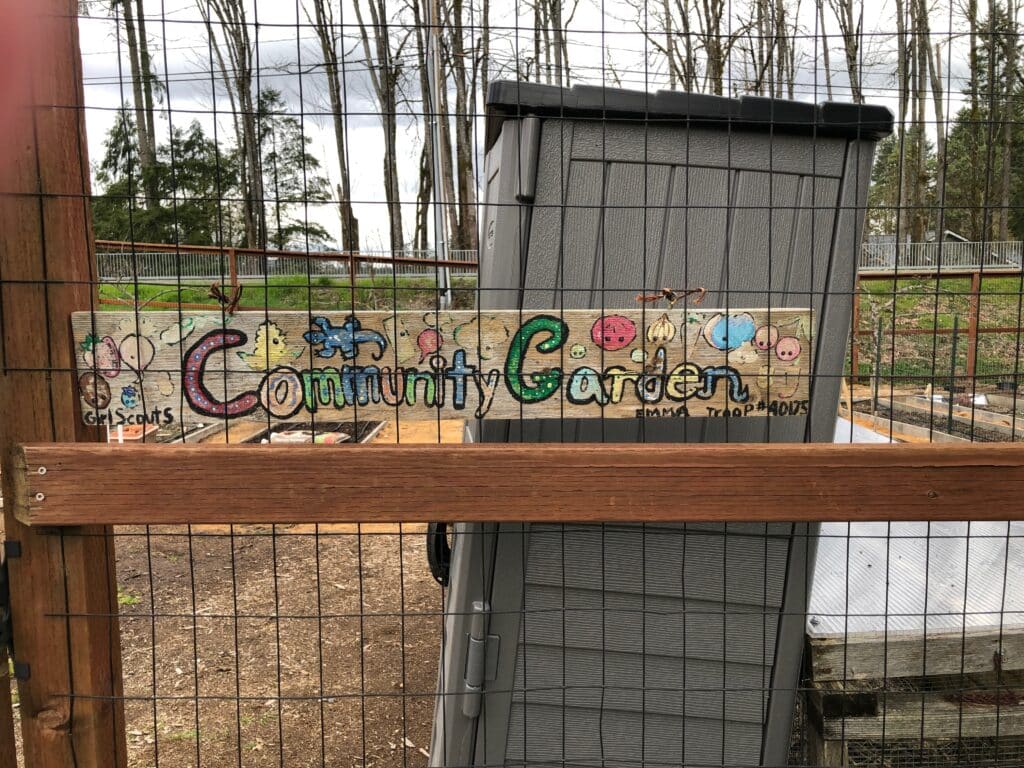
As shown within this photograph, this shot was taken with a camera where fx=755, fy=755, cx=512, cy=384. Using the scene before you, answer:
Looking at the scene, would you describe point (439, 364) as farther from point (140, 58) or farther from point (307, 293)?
point (140, 58)

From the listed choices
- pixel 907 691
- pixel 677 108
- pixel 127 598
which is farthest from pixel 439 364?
pixel 127 598

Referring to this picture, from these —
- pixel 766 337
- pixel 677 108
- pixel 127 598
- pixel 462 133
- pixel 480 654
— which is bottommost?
pixel 127 598

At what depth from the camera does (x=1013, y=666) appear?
231 cm

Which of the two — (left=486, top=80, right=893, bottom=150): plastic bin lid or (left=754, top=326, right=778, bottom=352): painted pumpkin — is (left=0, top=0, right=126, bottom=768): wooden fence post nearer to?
(left=486, top=80, right=893, bottom=150): plastic bin lid

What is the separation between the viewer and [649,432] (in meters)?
2.09

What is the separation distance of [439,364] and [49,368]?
86 cm

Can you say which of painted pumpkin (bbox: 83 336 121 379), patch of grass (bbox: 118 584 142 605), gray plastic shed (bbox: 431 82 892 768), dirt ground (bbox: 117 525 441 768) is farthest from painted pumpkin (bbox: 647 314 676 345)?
patch of grass (bbox: 118 584 142 605)

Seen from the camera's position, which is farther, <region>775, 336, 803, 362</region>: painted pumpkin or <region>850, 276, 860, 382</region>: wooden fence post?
<region>850, 276, 860, 382</region>: wooden fence post

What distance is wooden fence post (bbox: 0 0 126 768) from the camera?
164cm

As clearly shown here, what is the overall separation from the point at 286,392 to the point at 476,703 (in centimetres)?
111

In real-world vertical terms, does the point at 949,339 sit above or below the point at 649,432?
below

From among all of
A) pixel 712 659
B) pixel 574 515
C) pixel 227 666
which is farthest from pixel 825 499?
pixel 227 666

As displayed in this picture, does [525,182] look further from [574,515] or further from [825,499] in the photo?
[825,499]

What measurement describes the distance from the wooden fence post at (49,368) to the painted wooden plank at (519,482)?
0.40 feet
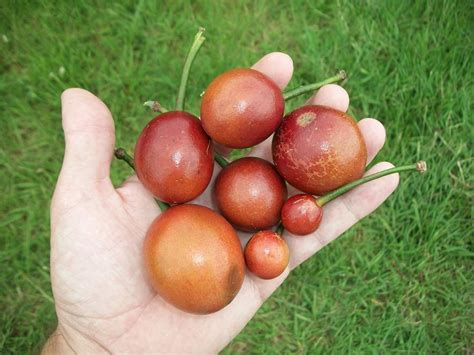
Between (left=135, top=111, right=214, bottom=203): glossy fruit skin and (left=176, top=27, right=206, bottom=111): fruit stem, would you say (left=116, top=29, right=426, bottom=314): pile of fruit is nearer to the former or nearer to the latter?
(left=135, top=111, right=214, bottom=203): glossy fruit skin

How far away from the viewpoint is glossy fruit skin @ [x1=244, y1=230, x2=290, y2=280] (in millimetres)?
3637

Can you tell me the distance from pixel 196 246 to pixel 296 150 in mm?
876

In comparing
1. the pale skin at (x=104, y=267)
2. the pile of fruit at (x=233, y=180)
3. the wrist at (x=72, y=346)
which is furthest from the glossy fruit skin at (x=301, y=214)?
the wrist at (x=72, y=346)

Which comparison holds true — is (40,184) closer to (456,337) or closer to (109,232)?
(109,232)

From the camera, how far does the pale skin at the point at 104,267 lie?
3580 mm

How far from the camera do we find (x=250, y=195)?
3.71 meters

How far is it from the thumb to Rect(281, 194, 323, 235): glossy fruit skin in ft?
3.94

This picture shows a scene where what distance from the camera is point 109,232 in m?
3.66

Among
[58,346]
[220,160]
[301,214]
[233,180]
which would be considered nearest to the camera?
[301,214]

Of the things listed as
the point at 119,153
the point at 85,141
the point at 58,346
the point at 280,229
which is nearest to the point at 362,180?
the point at 280,229

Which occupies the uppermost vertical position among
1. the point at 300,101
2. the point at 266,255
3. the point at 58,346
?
the point at 266,255

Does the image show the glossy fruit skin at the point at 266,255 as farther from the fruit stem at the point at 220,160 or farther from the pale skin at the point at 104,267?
the fruit stem at the point at 220,160

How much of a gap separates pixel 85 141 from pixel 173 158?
59 cm

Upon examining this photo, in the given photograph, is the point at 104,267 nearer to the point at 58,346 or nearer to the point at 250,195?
the point at 58,346
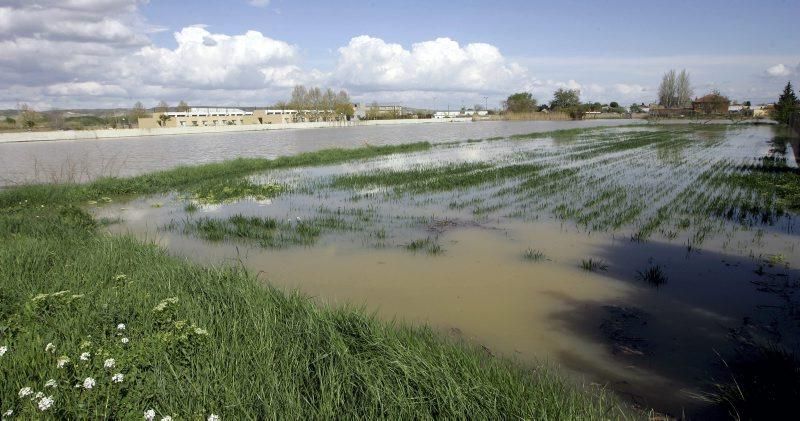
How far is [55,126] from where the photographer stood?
301 feet

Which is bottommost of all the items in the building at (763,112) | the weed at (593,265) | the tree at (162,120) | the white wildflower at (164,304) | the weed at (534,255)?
the weed at (534,255)

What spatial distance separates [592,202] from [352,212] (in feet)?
19.4

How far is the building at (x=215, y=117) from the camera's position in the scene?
105312 millimetres

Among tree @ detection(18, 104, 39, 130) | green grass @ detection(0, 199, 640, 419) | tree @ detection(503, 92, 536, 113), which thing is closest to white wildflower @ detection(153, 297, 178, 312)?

────────────────

→ **Problem to solve**
Reproduce all the records verbatim, excluding images.

→ **Finished answer**
As shown within this photograph, this shot was taken with a camera where fx=755, fy=755, cx=512, cy=384. Using the scene before you, answer:
Looking at the scene, would you describe point (439, 364) as farther from point (140, 58) or farther from point (307, 293)?
point (140, 58)

From the listed choices
- pixel 907 691
- pixel 677 108
- pixel 127 598
which is farthest from pixel 439 364?
pixel 127 598

Referring to this picture, from these —
- pixel 766 337
- pixel 677 108
- pixel 127 598
- pixel 462 133
- pixel 480 654
— which is bottommost?
pixel 127 598

At what depth from the camera does (x=1013, y=666) appear?
231 cm

Which of the two — (left=486, top=80, right=893, bottom=150): plastic bin lid or (left=754, top=326, right=778, bottom=352): painted pumpkin — is (left=0, top=0, right=126, bottom=768): wooden fence post nearer to?
(left=486, top=80, right=893, bottom=150): plastic bin lid

What is the separation between the viewer and [649,432] (in meters)?
2.09

What is the separation distance of [439,364] and [49,368]?
86 cm

Can you say which of painted pumpkin (bbox: 83 336 121 379), patch of grass (bbox: 118 584 142 605), gray plastic shed (bbox: 431 82 892 768), dirt ground (bbox: 117 525 441 768) is farthest from painted pumpkin (bbox: 647 314 676 345)?
patch of grass (bbox: 118 584 142 605)

Seen from the camera's position, which is farther, <region>775, 336, 803, 362</region>: painted pumpkin or <region>850, 276, 860, 382</region>: wooden fence post?
<region>850, 276, 860, 382</region>: wooden fence post

What distance is wooden fence post (bbox: 0 0 126 768) from the camera?
164cm

As clearly shown here, what is the overall separation from the point at 286,392 to the point at 476,703 (in centimetres)?
111

In real-world vertical terms, does the point at 949,339 sit above or below the point at 649,432?
below

From among all of
A) pixel 712 659
B) pixel 574 515
C) pixel 227 666
which is farthest from pixel 825 499?
pixel 227 666

As displayed in this picture, does [525,182] look further from [574,515] or further from [825,499] in the photo?
[825,499]

What measurement describes the distance from the wooden fence post at (49,368) to the painted wooden plank at (519,482)?
0.40 feet
Between (left=135, top=111, right=214, bottom=203): glossy fruit skin and (left=176, top=27, right=206, bottom=111): fruit stem, would you say (left=116, top=29, right=426, bottom=314): pile of fruit is nearer to the former or nearer to the latter?
(left=135, top=111, right=214, bottom=203): glossy fruit skin

How far away from the viewpoint is glossy fruit skin @ [x1=244, y1=230, x2=290, y2=280] (in millimetres)?
3637

Can you tell me the distance from pixel 196 246 to pixel 296 150 in mm?
876

In comparing
1. the pale skin at (x=104, y=267)
2. the pile of fruit at (x=233, y=180)
3. the wrist at (x=72, y=346)
which is furthest from the glossy fruit skin at (x=301, y=214)?
the wrist at (x=72, y=346)

Which comparison holds true — is (40,184) closer to (456,337) or closer to (109,232)?
(109,232)

From the camera, how far does the pale skin at the point at 104,267 lie?
3580 mm

How far from the camera do we find (x=250, y=195)?
3.71 meters

How far is it from the thumb to Rect(281, 194, 323, 235): glossy fruit skin in ft?
3.94

This picture shows a scene where what distance from the camera is point 109,232 in m?
3.66

Among
[58,346]
[220,160]
[301,214]
[233,180]
which would be considered nearest to the camera?
[301,214]

Of the things listed as
the point at 119,153
the point at 85,141
the point at 58,346
the point at 280,229
which is nearest to the point at 362,180?
the point at 280,229

Which occupies the uppermost vertical position among
1. the point at 300,101
2. the point at 266,255
3. the point at 58,346
?
the point at 266,255

Does the image show the glossy fruit skin at the point at 266,255 as farther from the fruit stem at the point at 220,160 or farther from the pale skin at the point at 104,267?
the fruit stem at the point at 220,160

How much of a gap separates pixel 85 141 from pixel 173 158?
59 cm

Upon examining this photo, in the given photograph, is the point at 104,267 nearer to the point at 58,346 or nearer to the point at 250,195?
the point at 58,346
How far is [55,126] from where the photographer stood?
301 feet

Which is bottommost of all the items in the building at (763,112) | the weed at (593,265) | the tree at (162,120) | the white wildflower at (164,304) | the weed at (534,255)?
the weed at (534,255)

What spatial distance separates [592,202] from [352,212] (in feet)?
19.4

How far is the building at (x=215, y=117) from the camera's position in the scene?
105312 millimetres

Among tree @ detection(18, 104, 39, 130) | green grass @ detection(0, 199, 640, 419) | tree @ detection(503, 92, 536, 113), which thing is closest to white wildflower @ detection(153, 297, 178, 312)?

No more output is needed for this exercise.